III. METODOLOGI PENELITIAN
A. Waktu dan Tempat Penelitian Penelitian ini akan dilakukan pada bulan Agustus 2012 -April 2013, bertempat di Laboratorium Kimia Organik Jurusan Kimia Fakultas MIPA Universitas Lampung. Analisis spektroskopi yang digunakan adalah spektroskopi ultraungutampak (UV-Vis), Fourier Trasform Infra Red (FT-IR) dilakukan di Laboratorium Biomassa, spektroskopi resonansi magnetik nuklir (NMR) di Laboratorium NMRLIPI Serpong, spektroskopi GC-massa (MS) dan spektroskopi massa (MS) di Laboratorium Kimia Organik Jurusan Kimia Fakultas MIPA Universitas Gajah Mada, Yogyakarta.
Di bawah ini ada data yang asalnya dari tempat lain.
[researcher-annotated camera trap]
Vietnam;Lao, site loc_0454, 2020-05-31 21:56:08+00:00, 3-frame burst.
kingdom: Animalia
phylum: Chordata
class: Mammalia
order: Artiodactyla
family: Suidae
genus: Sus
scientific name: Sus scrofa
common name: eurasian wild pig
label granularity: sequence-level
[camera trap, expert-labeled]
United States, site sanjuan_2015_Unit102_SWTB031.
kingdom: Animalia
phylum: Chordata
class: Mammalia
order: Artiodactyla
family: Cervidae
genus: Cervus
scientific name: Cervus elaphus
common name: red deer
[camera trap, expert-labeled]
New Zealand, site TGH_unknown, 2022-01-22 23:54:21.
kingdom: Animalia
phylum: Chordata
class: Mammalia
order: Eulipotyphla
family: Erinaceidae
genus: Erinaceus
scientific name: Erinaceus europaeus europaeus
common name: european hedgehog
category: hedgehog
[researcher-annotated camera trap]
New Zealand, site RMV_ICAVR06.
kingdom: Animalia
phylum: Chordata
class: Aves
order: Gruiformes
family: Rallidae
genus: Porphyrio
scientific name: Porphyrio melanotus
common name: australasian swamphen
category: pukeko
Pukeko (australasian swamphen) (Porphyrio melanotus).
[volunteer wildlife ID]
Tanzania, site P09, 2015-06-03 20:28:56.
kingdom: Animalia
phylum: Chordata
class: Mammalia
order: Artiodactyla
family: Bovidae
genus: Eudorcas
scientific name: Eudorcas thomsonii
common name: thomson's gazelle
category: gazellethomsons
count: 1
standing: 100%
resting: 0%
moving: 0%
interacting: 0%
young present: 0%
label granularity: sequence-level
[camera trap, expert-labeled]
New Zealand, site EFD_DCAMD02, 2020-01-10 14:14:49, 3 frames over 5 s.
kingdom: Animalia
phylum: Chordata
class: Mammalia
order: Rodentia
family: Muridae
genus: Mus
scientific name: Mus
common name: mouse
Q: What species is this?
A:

B. Alat dan Bahan 1. Alat-alat yang digunakan Alat-alat yang digunakan dalam penelitian ini meliputi alat-alat gelas, penguap putar vakum, satu set alat kromatografi cair vakum (KCV), kromatotron, satu set alat kromatografi kolom (KK), pengukur titik leleh, lampu UV, pipet kapiler, penguap putar vakum, spektrofotometer FT-IR merk Scimitar 2000, spektrofotometer ultraungu-tampak (UV-VIS) merk Cary 50, spektrofotometer
NMR, spektrofotometer GC-massa (MS) merk Shimadzu QP-2010, dan spektofotometer massa (MS) merk Shimadzu QP-2010.
2. Bahan-bahan yang digunakan Bahan yang digunakan adalah buah mahkota dewa yang telah dikeringkan dan dihaluskan, diperoleh dari daerah Way Halim Kecamatan Kedaton Kelurahan Labuhan Ratu Bandar Lampung. Pelarut yang digunakan untuk ekstraksi dan kromatografi berkualitas teknis yang telah didestilasi sedangkan untuk analisis spektrofotometer berkualitas pro-analisis (p.a). Bahan kimia yang dipakai meliputi etil asetat (EtOAc), metanol (MeOH), n-heksana (n-C6H14), aseton (C3H6O2), akuades (H2O), serium sulfat 1,5% dalam asam sulfat (H2SO4) 2N, benzena (C6H6), kloroform (CH3Cl), diklorometana (CH2Cl2), silika gel Merck G 60 untuk impregnasi, silika gel Merck 60 (35-70 Mesh) untuk KCV dan KK, untuk KLT digunakan plat KLT silika gel Merck kiesegal 60 F254 0,25 mm, silika gel 60 PF254 untuk plat kromatotron.
C. Prosedur Penelitian 1. Pengumpulan dan Persiapan Sampel Sampel berupa buah mahkota dewa yang dipisahkan bijinya kemudian buah dibersihkan dan di potong kecil-kecil. Sampel buah yang telah dipotong kemudian dikeringkan lalu dihaluskan hingga menjadi serbuk halus.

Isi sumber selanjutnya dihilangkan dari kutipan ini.